◆ Your instructions: Copy out the stretch of the records from the line containing "How far away" through the end of the records, leaving out the pictures.

Records of spatial reasoning questions:
★ ★ ★ ★

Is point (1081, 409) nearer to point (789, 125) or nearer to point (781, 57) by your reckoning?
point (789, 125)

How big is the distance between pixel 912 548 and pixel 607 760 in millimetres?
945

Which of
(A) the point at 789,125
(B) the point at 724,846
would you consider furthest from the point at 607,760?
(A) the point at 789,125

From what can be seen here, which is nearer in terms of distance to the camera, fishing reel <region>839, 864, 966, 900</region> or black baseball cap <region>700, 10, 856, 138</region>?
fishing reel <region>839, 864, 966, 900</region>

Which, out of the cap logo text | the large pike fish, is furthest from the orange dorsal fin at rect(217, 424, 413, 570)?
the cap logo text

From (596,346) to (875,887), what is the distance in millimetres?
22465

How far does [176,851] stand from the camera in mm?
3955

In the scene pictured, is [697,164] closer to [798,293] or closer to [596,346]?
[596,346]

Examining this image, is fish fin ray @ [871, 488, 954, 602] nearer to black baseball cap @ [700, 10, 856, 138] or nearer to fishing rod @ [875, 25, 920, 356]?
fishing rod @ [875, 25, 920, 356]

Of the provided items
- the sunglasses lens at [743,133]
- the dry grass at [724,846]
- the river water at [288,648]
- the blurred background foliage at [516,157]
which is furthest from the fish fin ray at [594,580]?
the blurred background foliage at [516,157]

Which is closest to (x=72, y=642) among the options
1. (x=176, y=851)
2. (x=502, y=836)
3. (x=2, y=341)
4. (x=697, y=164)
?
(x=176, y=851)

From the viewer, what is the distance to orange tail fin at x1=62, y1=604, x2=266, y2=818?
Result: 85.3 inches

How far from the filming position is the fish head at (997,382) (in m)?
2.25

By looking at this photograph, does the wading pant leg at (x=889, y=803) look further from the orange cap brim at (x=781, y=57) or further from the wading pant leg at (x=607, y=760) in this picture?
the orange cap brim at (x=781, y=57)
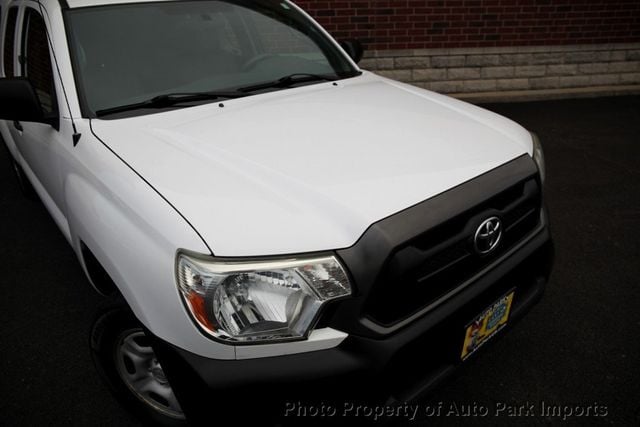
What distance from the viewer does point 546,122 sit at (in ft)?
19.3

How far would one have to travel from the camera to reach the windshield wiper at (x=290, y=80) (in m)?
2.44

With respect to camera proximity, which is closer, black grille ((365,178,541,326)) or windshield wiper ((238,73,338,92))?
black grille ((365,178,541,326))

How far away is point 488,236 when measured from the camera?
1.68m

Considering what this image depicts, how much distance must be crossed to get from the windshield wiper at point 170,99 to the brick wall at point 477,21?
4116 mm

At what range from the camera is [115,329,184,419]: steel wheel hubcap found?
1876mm

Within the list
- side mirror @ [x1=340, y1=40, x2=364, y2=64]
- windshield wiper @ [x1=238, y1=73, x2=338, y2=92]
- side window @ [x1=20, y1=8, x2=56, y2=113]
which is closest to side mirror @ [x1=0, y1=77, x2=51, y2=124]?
side window @ [x1=20, y1=8, x2=56, y2=113]

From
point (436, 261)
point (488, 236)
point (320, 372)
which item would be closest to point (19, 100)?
point (320, 372)

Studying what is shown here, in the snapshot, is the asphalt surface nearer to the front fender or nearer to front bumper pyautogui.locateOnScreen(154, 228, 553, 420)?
front bumper pyautogui.locateOnScreen(154, 228, 553, 420)

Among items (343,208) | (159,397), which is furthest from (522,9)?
(159,397)

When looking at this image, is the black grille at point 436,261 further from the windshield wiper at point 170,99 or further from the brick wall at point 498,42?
the brick wall at point 498,42

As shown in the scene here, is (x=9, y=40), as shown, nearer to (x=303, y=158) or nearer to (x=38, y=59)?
(x=38, y=59)

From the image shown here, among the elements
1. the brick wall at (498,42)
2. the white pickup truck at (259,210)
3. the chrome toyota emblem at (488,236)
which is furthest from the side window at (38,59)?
the brick wall at (498,42)

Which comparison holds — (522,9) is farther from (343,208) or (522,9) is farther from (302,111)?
(343,208)

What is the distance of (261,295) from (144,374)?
0.87m
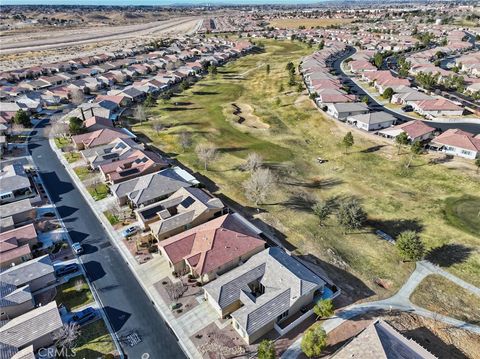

★ ★ ★ ★

◆ Solution for this problem:
How far away is point 488,236 when measured from the camera?
1.68m

Considering what this image depicts, how much distance must be crossed to get from the windshield wiper at point 170,99 to the brick wall at point 477,21?
4116 mm

At what range from the camera is [115,329,184,419]: steel wheel hubcap found?
1876mm

Within the list
- side mirror @ [x1=340, y1=40, x2=364, y2=64]
- windshield wiper @ [x1=238, y1=73, x2=338, y2=92]
- side window @ [x1=20, y1=8, x2=56, y2=113]
which is closest to side mirror @ [x1=0, y1=77, x2=51, y2=124]?
side window @ [x1=20, y1=8, x2=56, y2=113]

From
point (436, 261)
point (488, 236)
point (320, 372)
which item would be closest to point (19, 100)?
point (320, 372)

Studying what is shown here, in the snapshot, is the asphalt surface nearer to the front fender or nearer to front bumper pyautogui.locateOnScreen(154, 228, 553, 420)?
front bumper pyautogui.locateOnScreen(154, 228, 553, 420)

Among items (343,208) | (159,397), which is furthest from (522,9)?
(159,397)

When looking at this image, is the black grille at point 436,261 further from the windshield wiper at point 170,99 or further from the brick wall at point 498,42?
the brick wall at point 498,42

As shown in the scene here, is (x=9, y=40), as shown, nearer to (x=303, y=158) or nearer to (x=38, y=59)?
(x=38, y=59)

From the image shown here, among the elements
1. the brick wall at (498,42)
2. the white pickup truck at (259,210)
3. the chrome toyota emblem at (488,236)
which is furthest from the side window at (38,59)?
the brick wall at (498,42)

Which comparison holds — (522,9) is farther from (343,208) or (522,9) is farther from (302,111)?
(343,208)

What is the distance of (261,295) from (144,374)?
0.87m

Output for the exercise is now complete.